Desde antes de Buda, a flor de Lótus era apreciada por esse processo de autolimpeza supracitado. Desde séculos antes de Jesus Cristo, os praticantes espirituais e monges do Oriente já conheciam essa capacidade do Lótus de repelir a água e a poeira que se acumulavam em suas folhas, de tal forma que ela se limpava e se purificava sozinha - essa imagem foi relacionada com a Prática Espiritual.
A metáfora é que a água e o pó são como os apegos e desejos que nublam a mente, que seria a flor de Lótus. De acordo com os ensinamentos de Buda, precisamos transcender nossos apegos, sejam eles Cobiça (querer) ou Aversão (não-querer), para enxergarmos o mundo como ele de fato é. Portanto, precisamos fazer como a flor: uma autolimpeza - precisamos purificar nossas mentes de todas as suas tendências subjacentes para que ela fique pura para perceber a realidade.
Assim, da mesma forma que a flor de Lótus repele a água e a poeira, nós devemos treinar nossas mentes para que elas possam repelir sentimentos como a raiva, a insatisfação e o sofrimento; só assim alcançaremos altos níveis de concentração para que a sabedoria possa surgir, ou em outras palavras, para que a flor possa se abrir acima do lago.
Isso porque, originalmente, a flor de Lótus brota do lodo e da lama submersa na água.
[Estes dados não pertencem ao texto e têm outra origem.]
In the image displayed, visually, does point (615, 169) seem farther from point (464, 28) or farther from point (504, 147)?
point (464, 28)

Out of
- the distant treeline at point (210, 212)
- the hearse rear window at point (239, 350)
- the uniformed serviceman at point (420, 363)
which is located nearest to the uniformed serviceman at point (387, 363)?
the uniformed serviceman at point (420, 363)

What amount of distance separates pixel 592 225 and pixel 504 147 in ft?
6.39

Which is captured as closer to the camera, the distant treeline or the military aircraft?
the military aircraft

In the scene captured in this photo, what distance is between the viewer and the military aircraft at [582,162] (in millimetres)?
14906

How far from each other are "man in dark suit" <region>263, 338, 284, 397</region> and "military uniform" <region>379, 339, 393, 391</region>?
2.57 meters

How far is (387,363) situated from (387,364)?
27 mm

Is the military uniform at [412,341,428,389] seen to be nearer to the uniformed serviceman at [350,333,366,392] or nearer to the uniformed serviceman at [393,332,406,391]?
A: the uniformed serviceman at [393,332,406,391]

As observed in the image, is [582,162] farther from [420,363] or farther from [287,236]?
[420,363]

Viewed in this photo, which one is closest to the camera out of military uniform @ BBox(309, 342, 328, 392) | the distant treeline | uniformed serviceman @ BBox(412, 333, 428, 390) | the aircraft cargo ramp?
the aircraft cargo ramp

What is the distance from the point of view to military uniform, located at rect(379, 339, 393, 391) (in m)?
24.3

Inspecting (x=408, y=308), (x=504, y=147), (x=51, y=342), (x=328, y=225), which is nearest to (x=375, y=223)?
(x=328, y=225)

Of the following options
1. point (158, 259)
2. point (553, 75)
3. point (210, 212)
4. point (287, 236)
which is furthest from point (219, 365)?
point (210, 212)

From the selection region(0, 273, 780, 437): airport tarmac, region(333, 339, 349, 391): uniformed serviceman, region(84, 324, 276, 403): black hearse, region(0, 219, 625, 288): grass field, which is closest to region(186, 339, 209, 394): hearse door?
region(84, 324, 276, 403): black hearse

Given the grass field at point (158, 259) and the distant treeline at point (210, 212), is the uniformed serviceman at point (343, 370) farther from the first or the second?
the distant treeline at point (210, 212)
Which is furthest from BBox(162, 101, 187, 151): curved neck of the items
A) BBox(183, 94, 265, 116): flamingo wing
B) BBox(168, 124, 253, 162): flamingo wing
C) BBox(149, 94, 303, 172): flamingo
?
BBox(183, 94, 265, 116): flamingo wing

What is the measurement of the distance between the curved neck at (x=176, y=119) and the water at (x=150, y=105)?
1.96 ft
Através de processos fisiológicos, ela lentamente cresce dentro de rios e lagos até emergir para fora deles, se abrindo acima do lago em que se encontrar, sendo que suas raízes continuam conectando-a ao solo.
Buda usou algo parecido com essa imagem. Ele dizia que existiam 4 tipos de pessoas no mundo.
O primeiro tipo seriam as pessoas que já havia alcançado o Nirvana e a Compreensão Total, tendo florescido totalmente acima de toda a água, ou seja, de todo e qualquer apego e sofrimento. O segundo tipo seriam pessoas muito sábias, que estavam com pouca poeira sobre os olhos e que precisavam ouvir apenas alguns ensinamentos e ajustar algumas atitudes para compreenderem como alcançar a Iluminação - elas já estavam sobre a água, bastava subirem um pouco mais e se abrirem para a luz do Sol. O terceiro tipo de pessoa seria aquele que tem pouca compreensão acerca da própria mente, mas que se lhe fosse ensinado continuamente e se ele praticasse constantemente, ele poderia crescer lentamente até florescer acima da água. O quarto tipo consistiria no ser que não consegue absorver nada do Dharma e está muito cego para compreendê-lo, podendo apenas ter uma possível chance de caminhar à Paz numa vida seguinte. Dessa forma, essa flor não cresceria e seria vítima de outros animais que a consumiriam.
Dessa forma, o Buda também ilustrou a prática de purificação da mente para alcançar o Nirvana com o processo de autolimpeza e de crescimento realizado pelas flores de Lótus.
Afinal todos nós iniciamos nossas práticas nesse mundo cheio de angústia e desejo, assim como uma flor de Lótus brota a partir do lodo. Mas podemos nos purificar para ascendermos, abrirmos a flor, ou nossas mentes, acima de toda a água dos apegos e desejos para, assim, enxergarmos o Sol - a realidade dos fenômenos deste mundo. Dessa forma teremos saído do mundo e chegado acima dele e, assim, lá ficaremos até o final de nossas vidas, quando as raízes se romperem e sairmos totalmente do Samsara: Parinirvana.